The liturgical celebration includes signs and symbols that refer to creation (light, water, fire), human life (to wash, to anoint, to break bread), and the history of salvation (the rites of Easter). These rites, gestures, or elements are inserted in the world of faith and assumed by the power of the Holy Spirit; thus, they become instruments of Christ’s salvific and sanctifying action.

The sacramental celebration is a meeting of God’s children with their Father in Christ and the Holy Spirit. This meeting is expressed as a dialogue through actions and words. The symbolic actions are already a language, but the word of God and the response of faith should accompany and enliven these actions. The liturgical actions signify what God’s word expresses: the gratuitous initiative of God and the faith response of his people.

The liturgical gestures may be a useful ceremony (like washing the hands after the imposition of ashes or anointing), a sign of veneration toward persons (bowing) or things (kissing the altar), an accompaniment to the words (like making the sign of the cross on the Book of the Gospels or extending the hands during the Eucharistic Prayer), a specifically Christian symbol (the sign of the cross), or a gesture accepted from the socio-cultural environment (giving the instruments in the priestly ordination).
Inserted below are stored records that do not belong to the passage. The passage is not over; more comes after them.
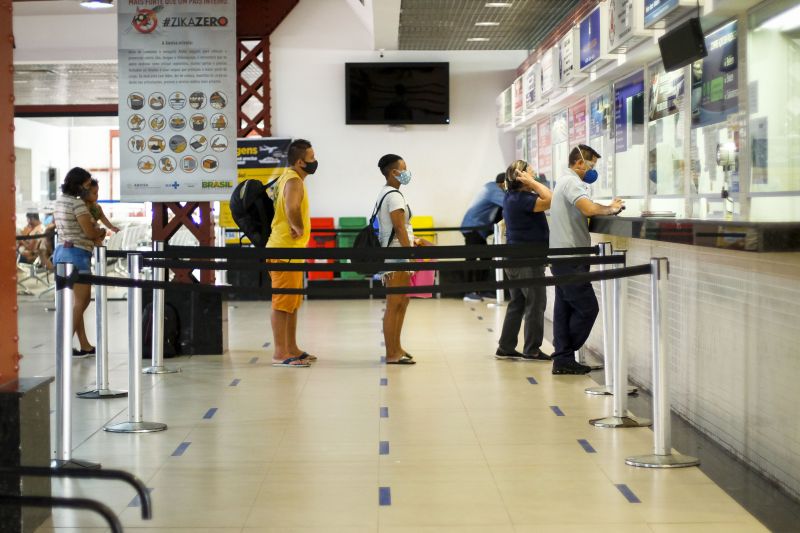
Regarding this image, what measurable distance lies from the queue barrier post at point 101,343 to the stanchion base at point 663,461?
11.3 feet

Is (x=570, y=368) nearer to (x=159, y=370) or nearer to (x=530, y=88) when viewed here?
(x=159, y=370)

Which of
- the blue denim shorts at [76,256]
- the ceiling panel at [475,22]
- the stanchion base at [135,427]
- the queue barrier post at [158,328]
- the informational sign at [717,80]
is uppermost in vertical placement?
the ceiling panel at [475,22]

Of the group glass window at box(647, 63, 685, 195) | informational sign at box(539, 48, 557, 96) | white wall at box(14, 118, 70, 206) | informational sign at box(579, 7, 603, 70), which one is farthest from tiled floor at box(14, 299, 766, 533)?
white wall at box(14, 118, 70, 206)

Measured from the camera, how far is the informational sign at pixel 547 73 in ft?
34.8

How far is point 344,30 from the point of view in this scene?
15.3 m

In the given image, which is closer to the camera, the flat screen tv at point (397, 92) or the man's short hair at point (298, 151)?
the man's short hair at point (298, 151)

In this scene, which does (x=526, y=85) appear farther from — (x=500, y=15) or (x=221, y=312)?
(x=221, y=312)

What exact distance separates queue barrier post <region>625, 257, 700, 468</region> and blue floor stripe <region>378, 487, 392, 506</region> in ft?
3.97

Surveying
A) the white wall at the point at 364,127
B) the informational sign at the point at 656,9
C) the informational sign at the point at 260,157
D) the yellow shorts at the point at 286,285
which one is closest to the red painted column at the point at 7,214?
the yellow shorts at the point at 286,285

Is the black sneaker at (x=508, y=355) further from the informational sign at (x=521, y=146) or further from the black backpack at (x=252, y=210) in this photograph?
the informational sign at (x=521, y=146)

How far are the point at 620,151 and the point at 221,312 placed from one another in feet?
12.4

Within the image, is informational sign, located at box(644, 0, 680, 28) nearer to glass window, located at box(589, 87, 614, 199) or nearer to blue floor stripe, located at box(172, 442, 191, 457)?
glass window, located at box(589, 87, 614, 199)

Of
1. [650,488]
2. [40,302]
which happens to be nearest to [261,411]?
[650,488]

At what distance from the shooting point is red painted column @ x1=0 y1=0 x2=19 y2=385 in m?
4.04
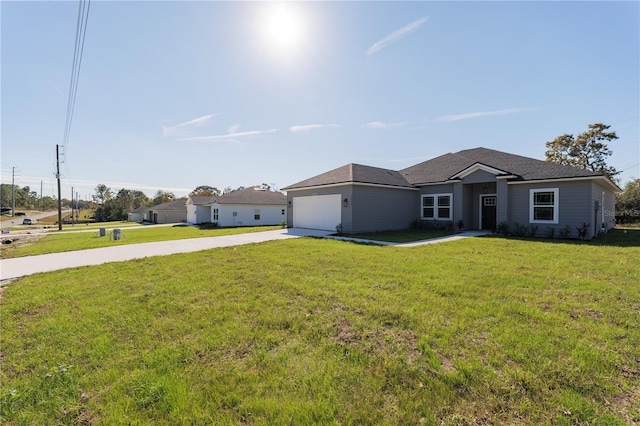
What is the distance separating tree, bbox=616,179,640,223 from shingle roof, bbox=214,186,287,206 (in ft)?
102

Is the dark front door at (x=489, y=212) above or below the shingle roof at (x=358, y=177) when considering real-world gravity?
below

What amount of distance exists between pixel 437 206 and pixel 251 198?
719 inches

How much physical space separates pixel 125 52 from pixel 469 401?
12.4 metres

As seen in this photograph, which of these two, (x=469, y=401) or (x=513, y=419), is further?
(x=469, y=401)

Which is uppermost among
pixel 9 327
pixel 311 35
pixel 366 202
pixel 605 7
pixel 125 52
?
pixel 605 7

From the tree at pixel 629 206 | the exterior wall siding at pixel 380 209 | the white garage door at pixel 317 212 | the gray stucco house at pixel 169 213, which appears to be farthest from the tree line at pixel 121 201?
the tree at pixel 629 206

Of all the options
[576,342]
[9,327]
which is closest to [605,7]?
[576,342]

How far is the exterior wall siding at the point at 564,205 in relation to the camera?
484 inches

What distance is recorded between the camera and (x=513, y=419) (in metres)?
2.13

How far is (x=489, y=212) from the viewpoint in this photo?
16141mm

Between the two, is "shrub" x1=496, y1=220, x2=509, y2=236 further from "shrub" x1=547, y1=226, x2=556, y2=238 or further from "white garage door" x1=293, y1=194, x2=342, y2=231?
"white garage door" x1=293, y1=194, x2=342, y2=231

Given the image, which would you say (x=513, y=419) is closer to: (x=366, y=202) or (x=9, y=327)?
(x=9, y=327)

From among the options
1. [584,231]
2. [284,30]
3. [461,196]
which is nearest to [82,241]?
[284,30]

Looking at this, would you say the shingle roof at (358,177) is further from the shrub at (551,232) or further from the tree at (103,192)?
the tree at (103,192)
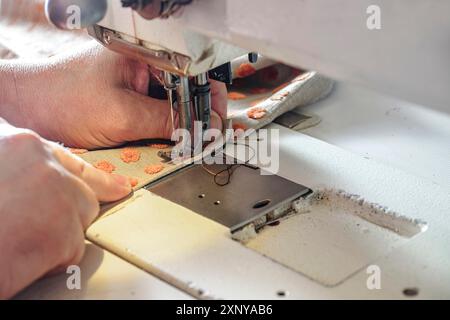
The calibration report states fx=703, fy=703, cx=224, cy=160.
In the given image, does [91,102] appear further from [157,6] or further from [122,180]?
[157,6]

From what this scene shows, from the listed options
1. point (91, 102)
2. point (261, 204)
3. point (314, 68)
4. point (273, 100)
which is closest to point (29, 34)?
point (91, 102)

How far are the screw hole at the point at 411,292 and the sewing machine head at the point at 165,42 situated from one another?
42cm

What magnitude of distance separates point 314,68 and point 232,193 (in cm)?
35

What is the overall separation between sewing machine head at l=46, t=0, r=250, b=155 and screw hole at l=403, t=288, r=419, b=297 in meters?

The most important liturgical gestures are:
• the sign of the cross,
• striking one’s breast (a sign of repentance and humility),
• looking upward (used by Jesus and included in Eucharistic Prayer I),
• anointing (a symbol of the grace infused with the sacrament),
• giving of ashes (a sign of humility, repentance, resurrection, and trustful prayer),
• laying on of hands (signifying a supernatural action being performed by God),
• raising and extending hands (prayer, seeking and expecting help from God),
• joining one’s hands at the chest (a gesture of prayer), and
• giving the sign of peace.

The most important liturgical body postures are:
• standing (a sign of joy and the freedom of God’s children),
• kneeling (a sign of repentance, penance, or adoration),
• sitting down (the attitude of a disciple listening to the teacher),
• bowing one’s head (reverence given to the name of Jesus, Mary, or the saint of the day),
• bowing the body (toward the altar when there is no tabernacle, within the Profession of Faith at the words, “by the power of the Holy Spirit”,
• prostration (only on Good Friday and in priestly ordination), and
• procession (a symbol of the pilgrim Church, done several times within the Mass and in some solemn celebrations around the church or in the streets).